## SOURCE RECORDS
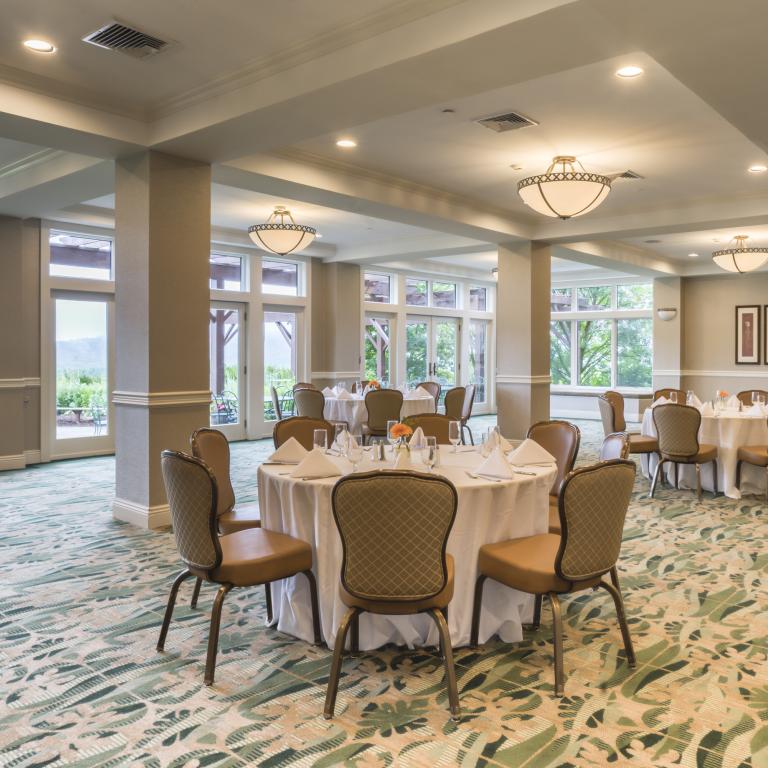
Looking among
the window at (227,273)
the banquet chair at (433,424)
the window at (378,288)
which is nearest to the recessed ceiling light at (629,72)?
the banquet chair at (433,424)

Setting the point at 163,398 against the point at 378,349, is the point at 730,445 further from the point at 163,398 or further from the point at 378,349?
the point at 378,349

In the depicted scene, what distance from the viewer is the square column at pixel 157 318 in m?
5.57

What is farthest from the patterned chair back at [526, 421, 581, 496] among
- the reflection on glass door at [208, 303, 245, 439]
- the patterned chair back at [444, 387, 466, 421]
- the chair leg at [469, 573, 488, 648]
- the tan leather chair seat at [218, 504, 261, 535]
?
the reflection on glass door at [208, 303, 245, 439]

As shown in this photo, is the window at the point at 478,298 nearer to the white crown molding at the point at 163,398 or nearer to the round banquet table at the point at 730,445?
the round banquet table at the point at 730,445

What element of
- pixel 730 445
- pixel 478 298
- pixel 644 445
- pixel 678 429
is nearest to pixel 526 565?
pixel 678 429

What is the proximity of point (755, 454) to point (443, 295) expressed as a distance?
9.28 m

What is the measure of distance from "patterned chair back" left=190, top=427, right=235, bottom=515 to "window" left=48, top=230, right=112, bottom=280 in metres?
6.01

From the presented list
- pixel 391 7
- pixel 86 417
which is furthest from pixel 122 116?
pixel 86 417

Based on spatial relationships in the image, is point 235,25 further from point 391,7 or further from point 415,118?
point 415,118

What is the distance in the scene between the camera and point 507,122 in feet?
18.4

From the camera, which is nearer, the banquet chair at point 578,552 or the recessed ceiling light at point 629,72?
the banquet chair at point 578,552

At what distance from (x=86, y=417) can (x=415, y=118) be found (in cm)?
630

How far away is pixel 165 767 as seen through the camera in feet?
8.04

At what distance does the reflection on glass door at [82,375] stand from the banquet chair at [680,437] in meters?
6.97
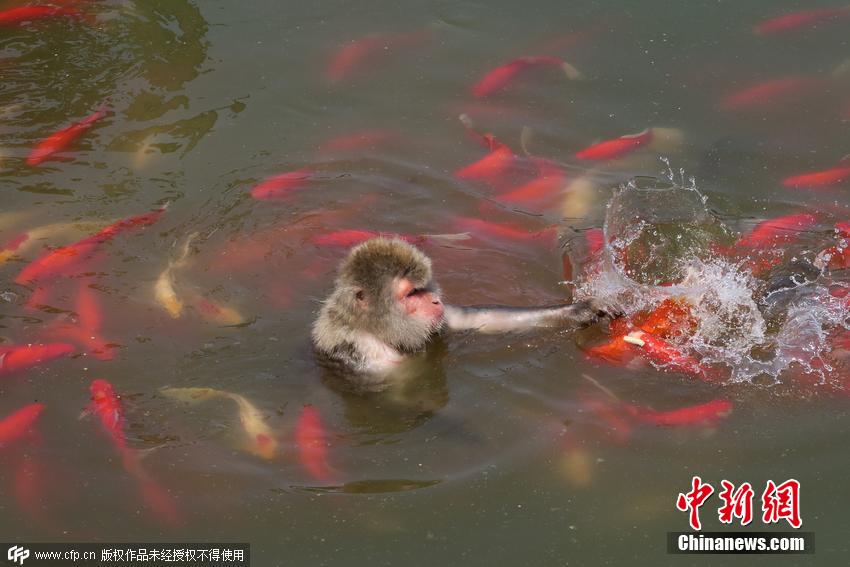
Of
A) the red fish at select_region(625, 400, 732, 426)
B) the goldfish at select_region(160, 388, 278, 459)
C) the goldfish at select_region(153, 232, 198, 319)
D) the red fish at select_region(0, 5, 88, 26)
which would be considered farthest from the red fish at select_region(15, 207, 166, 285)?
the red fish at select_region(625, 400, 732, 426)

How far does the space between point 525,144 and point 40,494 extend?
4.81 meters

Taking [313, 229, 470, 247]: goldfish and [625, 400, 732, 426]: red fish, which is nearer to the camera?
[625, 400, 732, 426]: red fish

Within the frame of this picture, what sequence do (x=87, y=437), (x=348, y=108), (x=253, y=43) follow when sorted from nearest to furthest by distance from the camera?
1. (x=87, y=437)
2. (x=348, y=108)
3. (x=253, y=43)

## STATED PROBLEM
Can you give the data from the line containing "How far away" through the last line as a JSON list of strings, one string per line, with blank lines and the pictures left out?

## WORKED SOLUTION
[
  "How far away is pixel 165 767 as seen through the camera in feet?",
  "8.04",
  "At what distance does the reflection on glass door at [82,375] stand from the banquet chair at [680,437] in meters?",
  "6.97",
  "Of",
  "A) the red fish at select_region(625, 400, 732, 426)",
  "B) the goldfish at select_region(160, 388, 278, 459)",
  "C) the goldfish at select_region(153, 232, 198, 319)",
  "D) the red fish at select_region(0, 5, 88, 26)",
  "which would be considered farthest from the red fish at select_region(15, 207, 166, 285)?",
  "the red fish at select_region(625, 400, 732, 426)",
  "How far does the space between point 525,144 and point 40,494 extend?",
  "4.81 meters",
  "Taking [313, 229, 470, 247]: goldfish and [625, 400, 732, 426]: red fish, which is nearer to the camera?",
  "[625, 400, 732, 426]: red fish",
  "Within the frame of this picture, what sequence do (x=87, y=437), (x=348, y=108), (x=253, y=43) follow when sorted from nearest to furthest by distance from the camera?",
  "1. (x=87, y=437)",
  "2. (x=348, y=108)",
  "3. (x=253, y=43)"
]